While many projects have been working on scaling blockchains over the past year with a focus on the consensus plane, the network plane, which is the basis of the system, has mostly been seen as a black box that just functions.
The P2P network for Bitcoin is composed of miner nodes that connect to one another at random. These nodes disseminate transactions and blocks throughout the network until all have received the information. Hops are required for a transaction to spread a message throughout the network. The network dispersion increases by a factor of 2n with each iteration as a set of two nodes are delivered the message. After twelve to fifteen hops, the message is distributed over the whole network, with the diffusion growing exponentially as the number of hops rises.
The throughput of a blockchain is determined by the number of transactions it can support per second and is expressed as –
Where, TransactionsBlock is the factor of the current block capacity of the Bitcoin and average transaction size.
With an average transaction size of about 540 bytes and the current Bitcoin block capacity of 1MB for a block interval of ten minutes, the network now handles about 1,950 transactions each block, or about three transactions every second (TPS).
Either the transactions per block or the blocks per second can be increased to boost throughput.
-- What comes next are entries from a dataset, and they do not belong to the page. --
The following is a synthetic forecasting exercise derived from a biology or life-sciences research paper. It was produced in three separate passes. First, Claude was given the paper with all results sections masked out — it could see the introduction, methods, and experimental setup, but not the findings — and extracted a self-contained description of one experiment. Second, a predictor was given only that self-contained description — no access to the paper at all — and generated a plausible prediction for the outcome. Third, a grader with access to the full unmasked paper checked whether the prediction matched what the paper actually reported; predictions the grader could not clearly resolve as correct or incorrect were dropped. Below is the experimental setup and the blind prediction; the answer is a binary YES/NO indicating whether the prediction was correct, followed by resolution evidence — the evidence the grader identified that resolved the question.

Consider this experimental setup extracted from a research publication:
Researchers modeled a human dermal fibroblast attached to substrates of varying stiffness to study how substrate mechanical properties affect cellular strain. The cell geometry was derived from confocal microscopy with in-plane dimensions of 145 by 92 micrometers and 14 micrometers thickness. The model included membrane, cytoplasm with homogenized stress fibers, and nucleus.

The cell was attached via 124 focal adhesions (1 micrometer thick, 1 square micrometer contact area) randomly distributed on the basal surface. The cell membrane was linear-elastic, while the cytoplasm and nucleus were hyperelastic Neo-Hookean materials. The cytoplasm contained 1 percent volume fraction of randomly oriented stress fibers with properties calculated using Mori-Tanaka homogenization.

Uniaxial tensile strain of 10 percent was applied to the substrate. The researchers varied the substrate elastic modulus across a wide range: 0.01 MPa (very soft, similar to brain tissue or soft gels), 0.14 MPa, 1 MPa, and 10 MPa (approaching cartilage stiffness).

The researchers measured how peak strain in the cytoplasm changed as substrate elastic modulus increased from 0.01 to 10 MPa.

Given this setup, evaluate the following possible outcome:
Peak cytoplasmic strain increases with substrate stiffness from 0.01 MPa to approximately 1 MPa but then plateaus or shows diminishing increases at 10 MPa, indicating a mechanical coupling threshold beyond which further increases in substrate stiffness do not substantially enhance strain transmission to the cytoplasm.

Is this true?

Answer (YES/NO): YES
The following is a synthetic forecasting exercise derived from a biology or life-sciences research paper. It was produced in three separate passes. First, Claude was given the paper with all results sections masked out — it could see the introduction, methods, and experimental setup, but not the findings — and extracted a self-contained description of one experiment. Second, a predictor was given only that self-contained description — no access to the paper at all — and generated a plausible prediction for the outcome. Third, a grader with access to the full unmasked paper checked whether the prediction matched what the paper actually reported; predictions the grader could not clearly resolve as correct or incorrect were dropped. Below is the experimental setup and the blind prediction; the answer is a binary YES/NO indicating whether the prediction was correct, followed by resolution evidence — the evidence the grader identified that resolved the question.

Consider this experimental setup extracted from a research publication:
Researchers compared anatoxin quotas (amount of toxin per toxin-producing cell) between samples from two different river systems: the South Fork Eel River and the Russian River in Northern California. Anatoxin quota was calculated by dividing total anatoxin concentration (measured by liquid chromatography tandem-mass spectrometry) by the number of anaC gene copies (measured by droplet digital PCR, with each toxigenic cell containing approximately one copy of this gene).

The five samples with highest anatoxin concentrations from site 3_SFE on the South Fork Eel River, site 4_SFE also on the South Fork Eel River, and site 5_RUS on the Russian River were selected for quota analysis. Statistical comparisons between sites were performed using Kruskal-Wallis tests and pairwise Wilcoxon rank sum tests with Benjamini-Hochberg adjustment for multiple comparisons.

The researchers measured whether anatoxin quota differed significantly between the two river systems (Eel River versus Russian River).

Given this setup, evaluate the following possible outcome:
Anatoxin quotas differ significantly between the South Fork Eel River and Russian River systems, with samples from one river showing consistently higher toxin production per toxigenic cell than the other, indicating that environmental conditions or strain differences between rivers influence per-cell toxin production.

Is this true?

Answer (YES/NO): YES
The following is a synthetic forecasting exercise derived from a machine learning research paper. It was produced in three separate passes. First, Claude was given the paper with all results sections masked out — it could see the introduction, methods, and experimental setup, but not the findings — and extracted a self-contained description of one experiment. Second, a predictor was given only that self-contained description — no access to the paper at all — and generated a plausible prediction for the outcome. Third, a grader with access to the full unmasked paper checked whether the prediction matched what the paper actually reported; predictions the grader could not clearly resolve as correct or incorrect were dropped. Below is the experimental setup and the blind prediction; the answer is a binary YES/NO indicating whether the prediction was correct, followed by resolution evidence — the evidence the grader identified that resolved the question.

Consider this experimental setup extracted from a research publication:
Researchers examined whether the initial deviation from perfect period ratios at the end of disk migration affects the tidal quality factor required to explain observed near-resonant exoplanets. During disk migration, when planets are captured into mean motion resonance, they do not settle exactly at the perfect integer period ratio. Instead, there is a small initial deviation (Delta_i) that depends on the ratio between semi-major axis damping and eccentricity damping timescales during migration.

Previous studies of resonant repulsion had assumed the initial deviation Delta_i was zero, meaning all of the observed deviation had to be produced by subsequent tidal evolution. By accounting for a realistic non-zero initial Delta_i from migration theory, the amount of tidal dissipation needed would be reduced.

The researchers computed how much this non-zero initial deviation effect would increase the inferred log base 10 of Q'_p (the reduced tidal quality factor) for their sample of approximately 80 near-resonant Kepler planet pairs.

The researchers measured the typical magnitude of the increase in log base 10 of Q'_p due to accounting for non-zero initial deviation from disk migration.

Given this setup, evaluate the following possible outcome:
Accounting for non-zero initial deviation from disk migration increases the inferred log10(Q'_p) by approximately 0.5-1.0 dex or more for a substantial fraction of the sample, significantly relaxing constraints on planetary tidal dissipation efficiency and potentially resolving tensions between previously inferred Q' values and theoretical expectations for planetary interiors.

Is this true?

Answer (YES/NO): NO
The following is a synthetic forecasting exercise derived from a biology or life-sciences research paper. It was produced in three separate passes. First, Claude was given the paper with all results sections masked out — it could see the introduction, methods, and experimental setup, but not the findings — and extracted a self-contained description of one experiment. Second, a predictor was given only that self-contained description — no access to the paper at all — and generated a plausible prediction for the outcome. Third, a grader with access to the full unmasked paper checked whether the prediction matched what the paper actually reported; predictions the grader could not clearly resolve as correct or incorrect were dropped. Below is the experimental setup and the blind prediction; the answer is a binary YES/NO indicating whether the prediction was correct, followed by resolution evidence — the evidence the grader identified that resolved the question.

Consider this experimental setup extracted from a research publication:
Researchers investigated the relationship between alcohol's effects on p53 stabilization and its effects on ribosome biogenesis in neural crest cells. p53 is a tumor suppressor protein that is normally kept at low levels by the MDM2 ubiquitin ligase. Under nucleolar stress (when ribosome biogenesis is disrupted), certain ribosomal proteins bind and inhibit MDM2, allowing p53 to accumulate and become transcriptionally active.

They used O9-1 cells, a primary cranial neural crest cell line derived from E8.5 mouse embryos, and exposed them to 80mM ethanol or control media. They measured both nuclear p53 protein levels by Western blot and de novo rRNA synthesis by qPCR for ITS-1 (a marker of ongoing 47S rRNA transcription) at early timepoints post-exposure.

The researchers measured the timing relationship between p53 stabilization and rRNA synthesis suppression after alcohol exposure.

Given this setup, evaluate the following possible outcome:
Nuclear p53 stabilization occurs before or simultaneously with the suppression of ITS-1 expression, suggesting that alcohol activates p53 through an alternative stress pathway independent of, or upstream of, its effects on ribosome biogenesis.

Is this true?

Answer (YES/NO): NO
It has already taken a lot of effort to use both on-chain and off-chain techniques to increase the number of transactions per block. Teams have experimented with expanding the block size by ten times in an effort to multiply the capacity by a factor of ten. A higher block size typically maintains the hop count at twelve to fifteen for the whole network, but necessitates delivering a bigger block (one block of 10MB) through the Bitcoin connection.
Although the transaction/block size grows in this case, it also raises the issue of network throttling, which exponentially lengthens propagation times and raises the stakes in the argument over Bitcoin splits. One such attempt is the hard fork of Bitcoin into Bitcoin Cash.
On the other hand, blocks/second is another important component to take into account for network scaling, although it has so far frequently been overlooked owing to a variety of throttling considerations. The absence of features like pipelining, latency optimization, redundancy, congestion, message losses, and others prevent the Bitcoin network stack from achieving the per-node link capacity, making the existing gossip mechanism that determines journey time on the network plane inefficient.
For visuals of block propagation across the network, please refer to this link.
Now that we’ve looked at the different components of a block journey, let’s return to the subject at hand. Over the past year, projects have mostly emphasized the consensus plane. While off-chain and side-chain projects like Lightning Network, Plasma, Raiden Network, etc. have developed ways to scale by computing off the chain and storing the results on the chain, on-chain projects like Zilliqa, Wanchain, Dfinity, and EOS have attempted to change the current consensus in order to increase throughput. Scaling options both on-chain and off-chain have been thoroughly studied. The bulk of them, however, have either failed to meet the extra specific needs of security and/or decentralization or have sufficiently fragmented the network to cause adoption issues.